• _Aim_: Report only the number of lines in the entries below that contain the word "with".

───── Material shown ─────

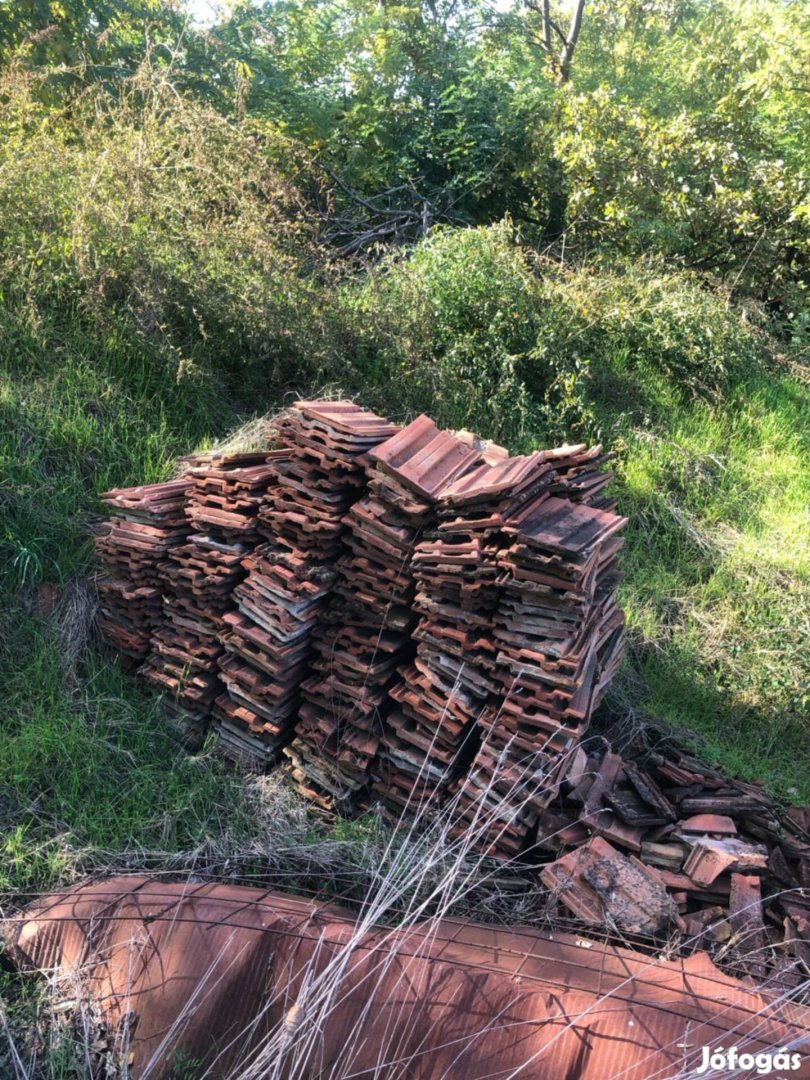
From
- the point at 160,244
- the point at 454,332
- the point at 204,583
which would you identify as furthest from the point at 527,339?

─────
───── Material shown ─────

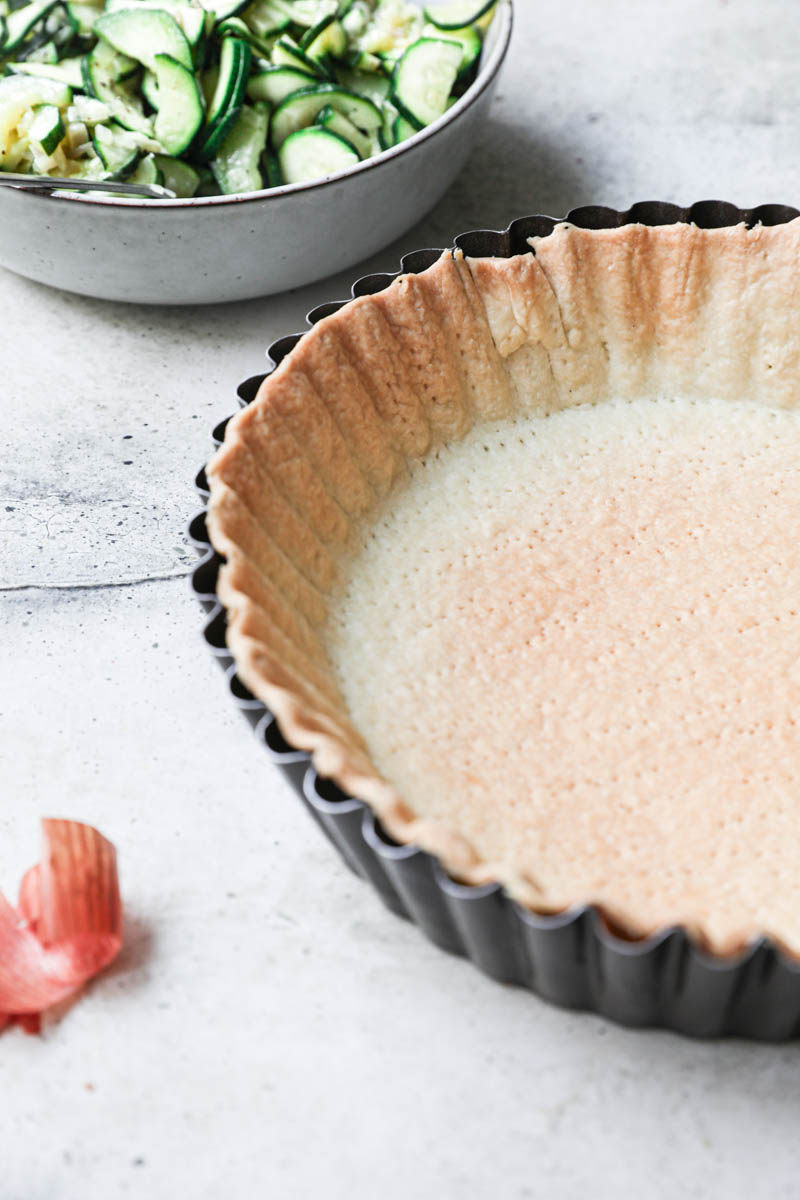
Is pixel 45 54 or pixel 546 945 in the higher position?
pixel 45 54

─────
───── Material shown ─────

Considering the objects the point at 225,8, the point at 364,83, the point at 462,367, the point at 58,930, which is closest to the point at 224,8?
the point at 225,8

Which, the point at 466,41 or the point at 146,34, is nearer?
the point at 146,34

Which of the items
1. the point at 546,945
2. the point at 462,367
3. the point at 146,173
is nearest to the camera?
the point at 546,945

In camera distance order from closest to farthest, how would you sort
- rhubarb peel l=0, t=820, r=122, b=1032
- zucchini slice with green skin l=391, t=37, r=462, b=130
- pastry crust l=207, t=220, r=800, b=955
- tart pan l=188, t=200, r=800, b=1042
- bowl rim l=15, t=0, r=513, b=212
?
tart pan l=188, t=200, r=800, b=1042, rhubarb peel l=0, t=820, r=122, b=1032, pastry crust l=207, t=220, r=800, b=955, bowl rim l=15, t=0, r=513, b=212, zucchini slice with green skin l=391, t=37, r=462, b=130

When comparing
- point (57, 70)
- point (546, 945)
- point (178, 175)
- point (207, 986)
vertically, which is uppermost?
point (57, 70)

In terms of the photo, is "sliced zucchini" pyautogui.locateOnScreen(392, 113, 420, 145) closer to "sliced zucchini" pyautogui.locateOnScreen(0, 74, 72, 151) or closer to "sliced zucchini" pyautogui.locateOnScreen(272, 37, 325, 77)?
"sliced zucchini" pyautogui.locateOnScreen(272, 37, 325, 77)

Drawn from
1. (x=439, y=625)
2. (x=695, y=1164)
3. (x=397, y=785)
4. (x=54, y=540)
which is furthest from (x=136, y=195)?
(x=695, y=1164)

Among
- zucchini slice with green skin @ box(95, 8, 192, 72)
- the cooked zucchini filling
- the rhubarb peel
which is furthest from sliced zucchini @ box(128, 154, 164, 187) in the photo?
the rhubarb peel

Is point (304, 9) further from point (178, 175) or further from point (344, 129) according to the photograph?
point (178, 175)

─────

• _Task response_: 3